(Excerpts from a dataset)
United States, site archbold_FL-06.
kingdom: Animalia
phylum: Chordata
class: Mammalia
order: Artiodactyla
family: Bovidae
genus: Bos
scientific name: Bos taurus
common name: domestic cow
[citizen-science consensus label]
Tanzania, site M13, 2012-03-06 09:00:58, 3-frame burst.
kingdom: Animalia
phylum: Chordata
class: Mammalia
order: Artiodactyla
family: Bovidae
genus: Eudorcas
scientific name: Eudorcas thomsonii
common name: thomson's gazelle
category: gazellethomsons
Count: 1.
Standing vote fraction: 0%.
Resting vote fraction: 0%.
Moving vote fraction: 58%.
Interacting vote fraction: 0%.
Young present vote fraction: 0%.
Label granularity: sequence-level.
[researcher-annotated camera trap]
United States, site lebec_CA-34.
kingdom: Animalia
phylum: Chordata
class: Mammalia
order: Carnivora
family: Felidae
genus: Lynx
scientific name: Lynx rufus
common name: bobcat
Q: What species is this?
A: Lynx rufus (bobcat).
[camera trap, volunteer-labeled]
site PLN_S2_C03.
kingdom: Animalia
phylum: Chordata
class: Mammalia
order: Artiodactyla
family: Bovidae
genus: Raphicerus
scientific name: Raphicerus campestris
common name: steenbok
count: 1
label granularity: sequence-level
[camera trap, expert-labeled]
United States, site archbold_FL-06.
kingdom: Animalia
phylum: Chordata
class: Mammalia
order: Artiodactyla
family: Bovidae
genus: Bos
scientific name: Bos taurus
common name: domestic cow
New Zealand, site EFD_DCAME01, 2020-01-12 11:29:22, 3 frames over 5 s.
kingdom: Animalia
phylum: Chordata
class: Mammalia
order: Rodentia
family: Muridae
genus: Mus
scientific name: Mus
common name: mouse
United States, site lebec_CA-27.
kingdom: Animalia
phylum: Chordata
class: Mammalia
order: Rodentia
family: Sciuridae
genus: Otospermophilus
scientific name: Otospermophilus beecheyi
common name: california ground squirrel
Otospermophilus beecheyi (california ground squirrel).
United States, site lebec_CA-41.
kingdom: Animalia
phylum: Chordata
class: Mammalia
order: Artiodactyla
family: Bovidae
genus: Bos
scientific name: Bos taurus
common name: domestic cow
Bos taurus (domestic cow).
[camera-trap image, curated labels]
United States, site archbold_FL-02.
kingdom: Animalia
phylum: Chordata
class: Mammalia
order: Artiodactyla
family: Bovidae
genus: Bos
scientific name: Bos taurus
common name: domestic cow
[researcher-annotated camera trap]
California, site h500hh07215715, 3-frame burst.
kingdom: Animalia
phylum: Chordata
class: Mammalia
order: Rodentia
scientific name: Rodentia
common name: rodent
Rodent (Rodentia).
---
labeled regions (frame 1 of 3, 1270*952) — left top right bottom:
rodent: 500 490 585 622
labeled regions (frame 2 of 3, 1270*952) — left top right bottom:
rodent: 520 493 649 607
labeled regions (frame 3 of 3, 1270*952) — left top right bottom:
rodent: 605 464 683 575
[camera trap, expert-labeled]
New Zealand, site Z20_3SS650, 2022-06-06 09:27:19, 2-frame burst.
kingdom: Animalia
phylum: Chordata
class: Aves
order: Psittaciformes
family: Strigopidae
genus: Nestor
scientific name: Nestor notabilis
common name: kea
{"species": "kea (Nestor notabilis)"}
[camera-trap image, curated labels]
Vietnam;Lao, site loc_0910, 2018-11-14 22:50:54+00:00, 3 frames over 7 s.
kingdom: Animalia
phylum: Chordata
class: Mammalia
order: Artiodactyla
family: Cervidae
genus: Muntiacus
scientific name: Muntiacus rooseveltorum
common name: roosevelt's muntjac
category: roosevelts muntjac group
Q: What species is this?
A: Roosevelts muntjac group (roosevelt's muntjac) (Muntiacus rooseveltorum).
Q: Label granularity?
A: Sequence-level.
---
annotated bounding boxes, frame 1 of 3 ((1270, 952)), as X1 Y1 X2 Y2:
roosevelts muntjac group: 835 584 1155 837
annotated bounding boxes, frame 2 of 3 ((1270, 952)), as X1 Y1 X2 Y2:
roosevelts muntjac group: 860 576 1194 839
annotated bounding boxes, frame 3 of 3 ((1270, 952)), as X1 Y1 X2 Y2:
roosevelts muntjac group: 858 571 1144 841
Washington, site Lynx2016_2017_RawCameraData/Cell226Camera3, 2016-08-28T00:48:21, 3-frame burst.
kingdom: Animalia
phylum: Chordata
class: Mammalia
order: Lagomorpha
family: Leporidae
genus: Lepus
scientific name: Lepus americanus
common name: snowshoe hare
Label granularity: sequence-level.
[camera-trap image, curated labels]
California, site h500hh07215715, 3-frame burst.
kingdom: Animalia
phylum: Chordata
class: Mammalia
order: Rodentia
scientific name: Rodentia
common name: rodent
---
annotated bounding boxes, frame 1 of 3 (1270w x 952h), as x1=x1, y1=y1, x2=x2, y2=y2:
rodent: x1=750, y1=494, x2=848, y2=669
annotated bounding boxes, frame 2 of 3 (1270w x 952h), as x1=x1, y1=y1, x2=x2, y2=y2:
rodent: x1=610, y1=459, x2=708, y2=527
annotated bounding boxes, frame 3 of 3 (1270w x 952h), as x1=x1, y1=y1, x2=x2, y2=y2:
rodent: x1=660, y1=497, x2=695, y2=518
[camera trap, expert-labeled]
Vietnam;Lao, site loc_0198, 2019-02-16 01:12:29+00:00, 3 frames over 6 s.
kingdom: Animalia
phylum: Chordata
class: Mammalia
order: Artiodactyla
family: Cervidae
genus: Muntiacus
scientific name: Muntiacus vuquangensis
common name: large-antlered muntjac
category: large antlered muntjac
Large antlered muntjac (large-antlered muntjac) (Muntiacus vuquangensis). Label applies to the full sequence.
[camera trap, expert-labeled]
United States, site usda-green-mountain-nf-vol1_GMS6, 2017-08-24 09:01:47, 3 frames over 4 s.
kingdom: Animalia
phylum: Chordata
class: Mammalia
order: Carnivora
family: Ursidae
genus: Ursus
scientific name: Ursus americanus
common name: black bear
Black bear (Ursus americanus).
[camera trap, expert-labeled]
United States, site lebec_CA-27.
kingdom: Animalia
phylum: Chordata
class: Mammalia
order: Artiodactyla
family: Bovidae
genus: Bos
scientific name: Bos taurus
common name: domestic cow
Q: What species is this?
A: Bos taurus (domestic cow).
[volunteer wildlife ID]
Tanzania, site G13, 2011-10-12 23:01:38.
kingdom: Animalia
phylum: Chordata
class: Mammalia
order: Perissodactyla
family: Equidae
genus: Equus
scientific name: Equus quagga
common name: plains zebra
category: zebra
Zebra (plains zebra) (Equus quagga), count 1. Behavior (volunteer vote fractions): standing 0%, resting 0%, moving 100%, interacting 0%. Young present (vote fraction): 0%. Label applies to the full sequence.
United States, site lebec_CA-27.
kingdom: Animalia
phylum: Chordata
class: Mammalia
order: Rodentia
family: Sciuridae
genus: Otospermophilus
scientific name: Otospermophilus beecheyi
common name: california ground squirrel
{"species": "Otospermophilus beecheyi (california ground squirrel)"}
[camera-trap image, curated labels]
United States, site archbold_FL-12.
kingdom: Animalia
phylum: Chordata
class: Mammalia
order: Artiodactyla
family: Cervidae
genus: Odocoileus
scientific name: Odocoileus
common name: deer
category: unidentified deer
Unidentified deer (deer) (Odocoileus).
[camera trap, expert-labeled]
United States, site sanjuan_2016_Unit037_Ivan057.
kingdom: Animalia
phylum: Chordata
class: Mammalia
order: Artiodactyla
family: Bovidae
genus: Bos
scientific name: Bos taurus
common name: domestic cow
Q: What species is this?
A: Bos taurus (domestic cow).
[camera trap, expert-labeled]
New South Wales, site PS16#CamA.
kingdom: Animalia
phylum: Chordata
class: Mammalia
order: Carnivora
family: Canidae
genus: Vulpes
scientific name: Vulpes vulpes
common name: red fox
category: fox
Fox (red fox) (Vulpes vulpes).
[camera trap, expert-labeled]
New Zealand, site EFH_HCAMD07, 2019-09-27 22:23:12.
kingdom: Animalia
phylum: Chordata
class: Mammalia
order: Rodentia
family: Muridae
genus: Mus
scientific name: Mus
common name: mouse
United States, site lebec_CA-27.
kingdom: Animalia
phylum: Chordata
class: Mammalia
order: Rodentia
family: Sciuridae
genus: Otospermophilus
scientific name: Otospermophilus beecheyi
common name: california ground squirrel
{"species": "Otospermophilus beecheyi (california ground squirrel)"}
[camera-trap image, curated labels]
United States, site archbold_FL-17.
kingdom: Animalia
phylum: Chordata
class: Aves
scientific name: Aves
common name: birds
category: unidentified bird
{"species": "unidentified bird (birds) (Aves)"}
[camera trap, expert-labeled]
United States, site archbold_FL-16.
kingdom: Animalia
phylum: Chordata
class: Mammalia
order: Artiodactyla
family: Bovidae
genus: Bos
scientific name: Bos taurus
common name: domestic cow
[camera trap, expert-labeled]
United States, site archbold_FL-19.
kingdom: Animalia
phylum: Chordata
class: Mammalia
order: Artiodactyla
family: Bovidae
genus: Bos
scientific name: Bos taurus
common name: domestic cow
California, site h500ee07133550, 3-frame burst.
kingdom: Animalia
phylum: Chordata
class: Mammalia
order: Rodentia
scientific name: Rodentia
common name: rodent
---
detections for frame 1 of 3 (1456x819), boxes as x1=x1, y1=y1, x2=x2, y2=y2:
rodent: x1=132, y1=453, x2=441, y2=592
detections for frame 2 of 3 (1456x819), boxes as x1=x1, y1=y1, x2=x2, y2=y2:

### EXERCISE DESCRIPTION
Copy each line of the data above that holds "Zealand".

### RESULT BELOW
New Zealand, site EFD_DCAME01, 2020-01-12 11:29:22, 3 frames over 5 s.
New Zealand, site Z20_3SS650, 2022-06-06 09:27:19, 2-frame burst.
New Zealand, site EFH_HCAMD07, 2019-09-27 22:23:12.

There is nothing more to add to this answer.